Set exercise:
Can you copy the lines from the one that contains "In the photograph, which of" through the end of the material below, exactly and with nothing else?

## START Provided information

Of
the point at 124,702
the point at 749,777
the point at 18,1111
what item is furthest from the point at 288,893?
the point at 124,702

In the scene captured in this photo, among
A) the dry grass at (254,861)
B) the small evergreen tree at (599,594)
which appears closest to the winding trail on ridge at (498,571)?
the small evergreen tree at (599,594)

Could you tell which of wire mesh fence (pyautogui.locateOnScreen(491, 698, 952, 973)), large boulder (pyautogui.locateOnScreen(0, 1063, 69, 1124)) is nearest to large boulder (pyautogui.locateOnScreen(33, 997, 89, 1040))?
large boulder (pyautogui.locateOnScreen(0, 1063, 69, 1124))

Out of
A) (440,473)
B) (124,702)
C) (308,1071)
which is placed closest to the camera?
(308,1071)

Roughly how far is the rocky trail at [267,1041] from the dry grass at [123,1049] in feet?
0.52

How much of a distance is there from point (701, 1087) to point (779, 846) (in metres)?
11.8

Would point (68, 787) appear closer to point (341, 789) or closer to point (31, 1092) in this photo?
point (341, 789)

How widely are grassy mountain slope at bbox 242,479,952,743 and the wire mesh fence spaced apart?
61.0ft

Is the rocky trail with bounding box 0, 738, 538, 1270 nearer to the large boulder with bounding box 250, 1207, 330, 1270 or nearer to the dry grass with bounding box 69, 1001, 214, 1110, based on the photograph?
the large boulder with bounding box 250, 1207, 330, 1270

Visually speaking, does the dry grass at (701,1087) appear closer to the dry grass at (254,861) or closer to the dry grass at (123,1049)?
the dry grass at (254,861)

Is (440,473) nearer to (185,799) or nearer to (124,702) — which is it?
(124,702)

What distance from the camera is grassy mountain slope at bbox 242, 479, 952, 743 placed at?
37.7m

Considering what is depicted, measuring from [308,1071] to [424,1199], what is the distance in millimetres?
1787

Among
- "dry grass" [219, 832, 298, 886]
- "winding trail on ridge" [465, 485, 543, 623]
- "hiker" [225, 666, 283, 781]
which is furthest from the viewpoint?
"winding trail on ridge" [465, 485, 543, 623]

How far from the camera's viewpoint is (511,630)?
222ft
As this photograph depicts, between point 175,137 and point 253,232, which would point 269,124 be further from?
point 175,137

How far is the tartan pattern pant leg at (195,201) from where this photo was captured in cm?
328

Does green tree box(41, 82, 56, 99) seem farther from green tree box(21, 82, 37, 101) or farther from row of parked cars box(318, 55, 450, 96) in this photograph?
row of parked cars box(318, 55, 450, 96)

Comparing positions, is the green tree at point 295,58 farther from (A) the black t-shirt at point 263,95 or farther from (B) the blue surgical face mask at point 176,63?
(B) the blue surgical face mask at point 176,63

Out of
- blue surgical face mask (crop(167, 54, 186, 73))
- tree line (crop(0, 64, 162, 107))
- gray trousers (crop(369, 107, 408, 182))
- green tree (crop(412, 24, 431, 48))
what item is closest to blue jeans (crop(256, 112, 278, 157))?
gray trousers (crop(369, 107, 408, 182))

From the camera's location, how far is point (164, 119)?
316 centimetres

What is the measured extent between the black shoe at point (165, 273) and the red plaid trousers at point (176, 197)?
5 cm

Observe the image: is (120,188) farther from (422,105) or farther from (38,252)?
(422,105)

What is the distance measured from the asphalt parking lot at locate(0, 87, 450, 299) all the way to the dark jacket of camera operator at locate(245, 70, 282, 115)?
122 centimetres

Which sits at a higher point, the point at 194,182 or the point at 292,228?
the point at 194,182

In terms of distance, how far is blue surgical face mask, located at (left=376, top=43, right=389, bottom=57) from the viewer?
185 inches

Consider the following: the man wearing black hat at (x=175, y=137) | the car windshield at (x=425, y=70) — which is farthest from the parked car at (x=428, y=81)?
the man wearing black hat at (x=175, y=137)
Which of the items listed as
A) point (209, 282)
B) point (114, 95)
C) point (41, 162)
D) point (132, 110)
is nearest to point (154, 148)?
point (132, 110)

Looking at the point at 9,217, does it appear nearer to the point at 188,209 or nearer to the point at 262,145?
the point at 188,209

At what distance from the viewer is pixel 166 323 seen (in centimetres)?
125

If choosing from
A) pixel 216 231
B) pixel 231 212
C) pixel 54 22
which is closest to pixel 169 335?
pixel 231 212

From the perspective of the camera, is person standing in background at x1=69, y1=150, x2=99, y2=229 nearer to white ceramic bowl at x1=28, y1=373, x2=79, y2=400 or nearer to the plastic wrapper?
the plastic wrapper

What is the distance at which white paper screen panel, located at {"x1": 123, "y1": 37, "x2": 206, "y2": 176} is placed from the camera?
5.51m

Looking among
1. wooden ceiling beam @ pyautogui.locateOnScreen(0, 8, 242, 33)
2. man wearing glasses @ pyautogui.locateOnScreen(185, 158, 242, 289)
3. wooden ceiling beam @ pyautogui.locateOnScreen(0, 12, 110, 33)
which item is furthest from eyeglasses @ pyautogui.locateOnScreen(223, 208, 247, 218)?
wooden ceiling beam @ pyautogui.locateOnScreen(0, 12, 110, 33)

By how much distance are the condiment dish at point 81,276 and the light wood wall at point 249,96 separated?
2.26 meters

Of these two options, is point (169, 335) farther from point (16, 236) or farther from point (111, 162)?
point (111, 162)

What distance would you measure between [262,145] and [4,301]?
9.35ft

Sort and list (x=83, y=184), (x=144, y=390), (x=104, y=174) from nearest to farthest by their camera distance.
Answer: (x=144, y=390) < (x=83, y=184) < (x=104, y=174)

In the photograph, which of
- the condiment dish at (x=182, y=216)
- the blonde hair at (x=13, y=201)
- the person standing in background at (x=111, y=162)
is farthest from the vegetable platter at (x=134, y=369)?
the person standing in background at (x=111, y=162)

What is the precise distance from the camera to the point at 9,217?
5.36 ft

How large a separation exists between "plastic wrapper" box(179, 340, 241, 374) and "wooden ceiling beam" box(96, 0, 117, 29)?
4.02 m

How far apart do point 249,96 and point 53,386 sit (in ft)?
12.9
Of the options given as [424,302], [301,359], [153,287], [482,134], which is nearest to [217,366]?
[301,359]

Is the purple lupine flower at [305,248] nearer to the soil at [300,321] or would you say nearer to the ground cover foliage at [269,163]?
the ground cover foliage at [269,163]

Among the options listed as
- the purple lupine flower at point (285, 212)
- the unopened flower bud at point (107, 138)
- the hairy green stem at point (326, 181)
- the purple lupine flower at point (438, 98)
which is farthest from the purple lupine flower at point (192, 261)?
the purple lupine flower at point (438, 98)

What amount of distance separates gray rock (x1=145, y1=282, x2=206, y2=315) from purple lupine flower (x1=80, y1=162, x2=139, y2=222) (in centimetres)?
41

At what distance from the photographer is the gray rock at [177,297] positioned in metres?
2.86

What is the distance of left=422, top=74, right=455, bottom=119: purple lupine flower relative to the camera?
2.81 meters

## END Provided information

Exercise answer:
In the photograph, which of
- the condiment dish at (x=182, y=216)
- the blonde hair at (x=13, y=201)
- the person standing in background at (x=111, y=162)
is farthest from the vegetable platter at (x=134, y=369)?
the person standing in background at (x=111, y=162)

What is the precise distance from the camera to the point at 9,217?
5.36 ft

How large a separation exists between "plastic wrapper" box(179, 340, 241, 374) and "wooden ceiling beam" box(96, 0, 117, 29)?
4.02 m

How far apart do point 249,96 and point 53,386 sit (in ft)?
12.9
Of the options given as [424,302], [301,359], [153,287], [482,134], which is nearest to [217,366]?
[301,359]

Is the purple lupine flower at [305,248] nearer to the soil at [300,321] or would you say nearer to the ground cover foliage at [269,163]?
the ground cover foliage at [269,163]

Among the options listed as
- the purple lupine flower at point (285, 212)
- the unopened flower bud at point (107, 138)
- the hairy green stem at point (326, 181)
- the purple lupine flower at point (438, 98)
which is farthest from the purple lupine flower at point (192, 261)?
the purple lupine flower at point (438, 98)

What amount of distance separates gray rock (x1=145, y1=282, x2=206, y2=315) from purple lupine flower (x1=80, y1=162, x2=139, y2=222) (in centimetres)?
41

At what distance from the photographer is the gray rock at [177,297] positioned in metres?
2.86

What is the distance of left=422, top=74, right=455, bottom=119: purple lupine flower relative to the camera?
2.81 meters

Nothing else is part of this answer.